短編集「グラプトベリアは時間にルーズ」

瀧本無知

グラプトベリアは時間にルーズ

1.グラプトベリアがやってきた

 初秋、現代のコウノトリドローンに運ばれてマギーはやってきた。


 多肉植物の一種、グラプトベリア属のマーガレット・レッピンの「2.0」。ダリアが小さな花びらを重ねて大輪を形成するように、ふっくらとした肉厚の葉を重ねて一つの株を作っている。

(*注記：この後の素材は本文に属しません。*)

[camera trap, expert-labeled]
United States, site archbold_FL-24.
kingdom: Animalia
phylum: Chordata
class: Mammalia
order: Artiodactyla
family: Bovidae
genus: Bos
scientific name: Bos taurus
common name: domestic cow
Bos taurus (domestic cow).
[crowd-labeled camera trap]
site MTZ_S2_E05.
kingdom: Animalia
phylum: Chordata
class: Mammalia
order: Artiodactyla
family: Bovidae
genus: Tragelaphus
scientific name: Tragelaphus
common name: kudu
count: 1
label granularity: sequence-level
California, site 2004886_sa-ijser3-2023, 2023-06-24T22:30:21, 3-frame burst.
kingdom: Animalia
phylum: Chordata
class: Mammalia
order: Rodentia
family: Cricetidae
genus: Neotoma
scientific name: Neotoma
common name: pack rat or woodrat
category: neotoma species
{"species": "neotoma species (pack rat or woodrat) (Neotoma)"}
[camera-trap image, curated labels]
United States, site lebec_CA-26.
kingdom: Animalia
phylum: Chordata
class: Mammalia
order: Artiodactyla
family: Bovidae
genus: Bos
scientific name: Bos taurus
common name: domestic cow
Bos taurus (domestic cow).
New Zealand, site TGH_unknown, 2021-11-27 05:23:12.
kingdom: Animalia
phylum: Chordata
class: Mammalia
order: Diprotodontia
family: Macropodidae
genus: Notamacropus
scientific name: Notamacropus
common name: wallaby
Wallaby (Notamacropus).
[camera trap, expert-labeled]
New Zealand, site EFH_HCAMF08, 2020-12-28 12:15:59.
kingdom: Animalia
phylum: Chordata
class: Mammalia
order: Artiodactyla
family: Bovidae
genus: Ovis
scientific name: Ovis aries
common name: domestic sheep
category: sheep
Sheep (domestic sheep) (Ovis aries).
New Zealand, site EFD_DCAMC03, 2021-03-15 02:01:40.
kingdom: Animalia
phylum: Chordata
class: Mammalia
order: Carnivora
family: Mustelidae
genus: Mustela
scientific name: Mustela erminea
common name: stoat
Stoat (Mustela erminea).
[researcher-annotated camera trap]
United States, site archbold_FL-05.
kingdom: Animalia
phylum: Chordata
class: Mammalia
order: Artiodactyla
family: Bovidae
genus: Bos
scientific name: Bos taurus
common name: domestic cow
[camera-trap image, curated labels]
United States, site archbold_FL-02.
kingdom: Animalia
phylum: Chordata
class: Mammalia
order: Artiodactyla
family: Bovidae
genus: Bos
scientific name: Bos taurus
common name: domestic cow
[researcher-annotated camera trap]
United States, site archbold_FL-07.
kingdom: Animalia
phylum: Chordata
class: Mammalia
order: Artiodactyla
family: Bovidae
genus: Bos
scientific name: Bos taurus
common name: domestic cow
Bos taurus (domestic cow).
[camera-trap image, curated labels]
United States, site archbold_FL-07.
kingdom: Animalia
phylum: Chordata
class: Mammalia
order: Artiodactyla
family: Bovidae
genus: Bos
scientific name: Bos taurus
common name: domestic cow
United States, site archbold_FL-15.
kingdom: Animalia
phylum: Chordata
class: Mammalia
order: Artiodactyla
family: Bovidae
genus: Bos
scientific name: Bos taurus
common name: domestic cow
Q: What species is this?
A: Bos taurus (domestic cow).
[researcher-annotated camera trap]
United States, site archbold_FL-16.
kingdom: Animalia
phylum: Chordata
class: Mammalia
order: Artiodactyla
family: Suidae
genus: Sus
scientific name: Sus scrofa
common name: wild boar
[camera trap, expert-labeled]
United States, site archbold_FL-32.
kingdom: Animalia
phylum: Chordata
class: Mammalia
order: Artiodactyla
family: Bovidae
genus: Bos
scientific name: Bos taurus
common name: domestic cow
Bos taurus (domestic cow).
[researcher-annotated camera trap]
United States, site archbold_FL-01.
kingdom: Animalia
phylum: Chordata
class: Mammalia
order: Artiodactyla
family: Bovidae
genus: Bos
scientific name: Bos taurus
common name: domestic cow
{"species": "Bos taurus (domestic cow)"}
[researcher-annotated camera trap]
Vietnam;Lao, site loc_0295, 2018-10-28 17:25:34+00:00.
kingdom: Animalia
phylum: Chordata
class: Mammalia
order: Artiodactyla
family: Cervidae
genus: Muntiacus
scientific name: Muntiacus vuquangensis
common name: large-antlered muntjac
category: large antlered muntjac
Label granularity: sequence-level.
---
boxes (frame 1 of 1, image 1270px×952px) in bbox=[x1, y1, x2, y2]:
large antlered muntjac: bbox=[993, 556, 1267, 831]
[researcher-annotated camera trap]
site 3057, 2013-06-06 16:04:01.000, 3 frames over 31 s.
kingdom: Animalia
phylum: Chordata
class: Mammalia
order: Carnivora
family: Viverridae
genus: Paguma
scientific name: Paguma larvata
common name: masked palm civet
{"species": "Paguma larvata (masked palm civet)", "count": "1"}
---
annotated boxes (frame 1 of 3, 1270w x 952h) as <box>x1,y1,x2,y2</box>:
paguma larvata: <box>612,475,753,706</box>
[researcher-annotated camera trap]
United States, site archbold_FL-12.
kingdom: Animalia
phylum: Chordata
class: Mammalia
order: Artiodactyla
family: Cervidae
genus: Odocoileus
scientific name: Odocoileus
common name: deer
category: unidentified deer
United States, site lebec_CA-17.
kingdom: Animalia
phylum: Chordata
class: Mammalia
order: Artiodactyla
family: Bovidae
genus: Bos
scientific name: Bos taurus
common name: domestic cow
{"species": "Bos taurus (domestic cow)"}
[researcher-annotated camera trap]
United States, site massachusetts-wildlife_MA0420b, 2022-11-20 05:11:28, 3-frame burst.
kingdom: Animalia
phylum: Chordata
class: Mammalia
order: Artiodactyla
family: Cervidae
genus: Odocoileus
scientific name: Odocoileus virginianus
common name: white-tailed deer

 備え付きの鉢植えごとベランダの陽当たりのよいところに置いてやると、鉢に搭載されたスピーカーからノイズが漏れた。


 そこに耳を近づけると、今度ははっきりと声がした。とっても渋いダンディーなボイスだった。


「グラプトベリア属のマーガレット・レッピンだ。よろしくどうぞ」


「本当にしゃべった」


 ややぶっきらぼうな自己紹介に思わず後退りした私は後頭部を出窓のスマートガラスに打ち付けた。


『強い衝撃を感知しました。通報しますか?』


 警備システムが唸り始めたのを黙らせて、もう一度その多肉植物に目を向ける。私の手にすっぽりと収まってしまいそうな程に小さな一つの株。〈植物2.0〉はしゃべるとは聞いていたが、これにそんな意思があるとはとても思えなかった。


「あれ、揮発性化学物質言語の翻訳プロトコルが機能してねえのか? 有益そうな周辺環境ヒトがいるから挨拶したってのに全然返事がねえってどうなってんだ。おーい、周辺環境誰かさん。そこにいるのは分かってるんだ。二酸化炭素濃度の増加とアンモニアの匂いはごまかせないぞ」


「あ、えっと、よろしく」


 慌てて挨拶を返すも思わずどもってしまった。植物に責められるのも、遠回しにしょんべん臭いと言われるのは生まれて二十九年、初めてのことだった。


「なんだ、ちゃんと機能してんじゃん。俺のことはマギーと呼んでくれ。以上」


 マーガレット・レッピンことマギーはそこで会話をぶった切り、私の話しかけた言葉をことごとく無視した。ふと我に返り、多肉植物に話しかける痛々しいアラサー女子になっている自分に気付き、部屋に戻った。


 それが、しゃべる多肉植物グラプトベリアとの奇妙な同居生活の始まりだった。